Mother Nature has it out for me. This morning as Gracie and I were going to the far side of the deck it started to rain. I walked Gracie down the stairs and went back inside the house. My sweatshirt had gotten wet. I then went to get the papers and yesterday’s mail. My sweatshirt got wetter, and I was cold. The rain stopped not long after I got into the house.

Today is much warmer at 40˚. It may even get as high as 45˚. A bit of sunshine would be welcomed, but I’m stuck with clouds and a rainy day. I suppose I’ll survive.

The other night I had a fluffernutter for dinner. I was in the mood for peanut butter and Fluff was the perfect partner. The only thing missing was Wonder Bread.

I love cheese of all sorts except blue cheese and any of its relatives. When I was a kid, we ate yellow cheese and only yellow cheese. It came in a block. It didn’t have much flavor but made for a wonderfully gooey grilled cheese sandwich. I don’t remember when I found real cheese. The first was probably cheddar.

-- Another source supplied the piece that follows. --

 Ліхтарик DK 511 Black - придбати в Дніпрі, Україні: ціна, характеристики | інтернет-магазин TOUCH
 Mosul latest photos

In the beginning of Peace Corps training, eating Ghanaian food was cause for bathroom runs (think dual definition for this word). One night I fell asleep upright my back to the wall on one of the steps leading to the school bathrooms. I didn’t trust the distance between my room and the bathroom. It seemed to take forever, but by the end of training, my stomach had accepted its lot. Most of the time I was just fine though there were still moments. Ghanaian food can do that to you. Every time I visit Ghana I eat and drink what I want. Living here removed any fears or even thoughts of germs or diseases. It is what it is. I also make bathroom runs. They’re like the price of admission.

“If things are getting easier, maybe you’re headed downhill.”

November 13, 2016

Today is a glorious fall day, sunny and warm. Gracie has been outside most of the morning. She knows a good thing when she sees it. Well, I never did get to that laundry. It is still sitting in front of the cellar door, maybe today, maybe not. I do have to make that dump run as the dump is closed the next two days, and my trunk is filled with trash.

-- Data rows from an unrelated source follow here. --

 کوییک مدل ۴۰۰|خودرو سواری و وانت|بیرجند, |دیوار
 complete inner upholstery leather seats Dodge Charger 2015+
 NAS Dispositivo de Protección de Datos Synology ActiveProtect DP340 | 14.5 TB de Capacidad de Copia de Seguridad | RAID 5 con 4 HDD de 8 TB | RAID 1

Today I am going to grocery shop from the convenience of my home. My refrigerator is pretty empty. I’m down to having eggs for supper.

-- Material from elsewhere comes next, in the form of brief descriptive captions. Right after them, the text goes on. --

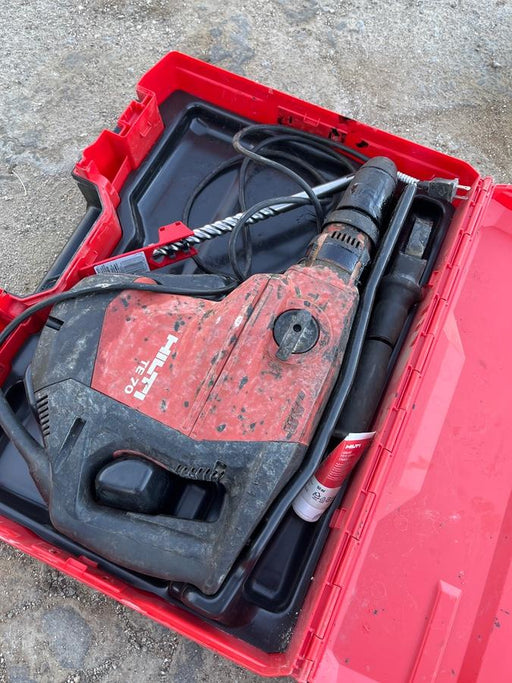 2023 HILTI TE 70-ATC/AVR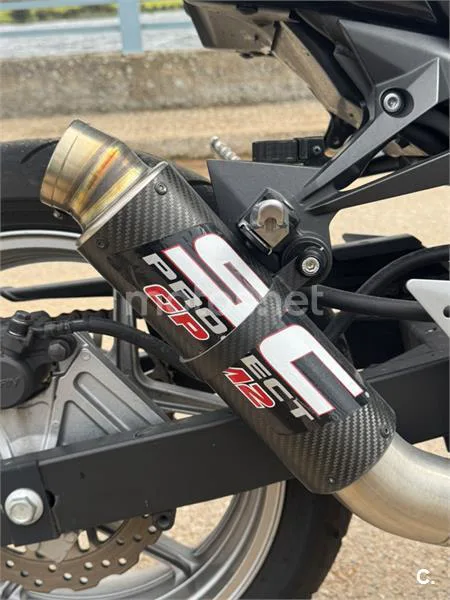 Kawasaki Z 750 – Vista 3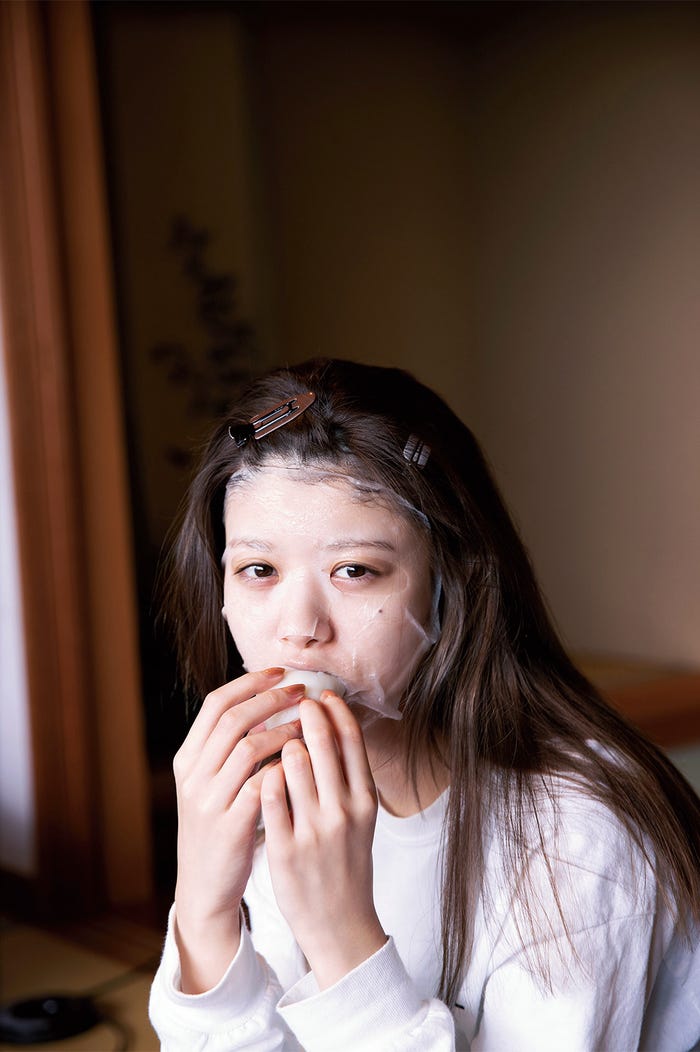 『ふみかのまんなか』撮影/須江隆治(See)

When I was in Ghana, the Peace Corps sent us the insert The Week in Review from the Sunday New York Times. I didn’t have a radio to listen to the Voice of America and the Ghanaian papers had mostly local news so that insert was the only current news I ever got about the United States. I did get the whole New York Sunday Times as a gift but the issues came months later in groups of four or five. Usually, I didn’t read the news but devoured the rest of the paper. Though so much was happening at home, I was disconnected. My life revolved around Ghana: teaching my classes, shopping in the market, greeting people and continuing to learn Hausa, traveling on vacations and developing friendships with Ghanaians and my fellow volunteers. The United States was just too far away.

On this last trip to Ghana, I did check the news each morning on my iPad. I kept track of the election but little else. That feeling of disconnection returned, and I didn’t mind. I was back to being involved with Ghana: with the heat, with my former students, with my favorite Ghanaian foods, with my bathroom runs (sort of a pun) and with my friends. I was glad for the respite.